— BEGIN ENTRIES PROVIDED —

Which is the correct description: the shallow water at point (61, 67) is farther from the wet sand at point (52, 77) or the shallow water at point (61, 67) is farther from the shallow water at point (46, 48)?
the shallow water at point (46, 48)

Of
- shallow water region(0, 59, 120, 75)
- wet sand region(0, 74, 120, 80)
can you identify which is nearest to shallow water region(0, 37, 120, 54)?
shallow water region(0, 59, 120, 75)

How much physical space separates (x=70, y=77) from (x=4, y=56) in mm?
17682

— END ENTRIES PROVIDED —
— BEGIN ENTRIES PROVIDED —

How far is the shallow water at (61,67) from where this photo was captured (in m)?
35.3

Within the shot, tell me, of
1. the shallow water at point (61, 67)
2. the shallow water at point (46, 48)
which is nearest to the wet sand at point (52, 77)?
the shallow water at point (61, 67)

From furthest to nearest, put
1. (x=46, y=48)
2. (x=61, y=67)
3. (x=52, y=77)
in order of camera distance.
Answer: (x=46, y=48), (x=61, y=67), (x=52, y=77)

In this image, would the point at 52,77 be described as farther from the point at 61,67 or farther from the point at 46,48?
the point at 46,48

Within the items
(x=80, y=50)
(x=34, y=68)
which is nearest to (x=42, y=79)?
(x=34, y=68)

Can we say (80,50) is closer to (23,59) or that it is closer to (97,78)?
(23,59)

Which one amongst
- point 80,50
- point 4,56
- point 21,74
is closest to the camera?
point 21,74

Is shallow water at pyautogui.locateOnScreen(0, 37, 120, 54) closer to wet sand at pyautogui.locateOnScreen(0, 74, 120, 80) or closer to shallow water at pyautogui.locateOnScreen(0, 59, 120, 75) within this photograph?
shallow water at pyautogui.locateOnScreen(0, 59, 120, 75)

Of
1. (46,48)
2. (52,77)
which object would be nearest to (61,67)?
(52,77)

— END ENTRIES PROVIDED —

WHAT TO DO
State how many lines in the entries above contain the word "closer", matching its case exactly, and reply with only that number.

ANSWER TO THE PROBLEM
2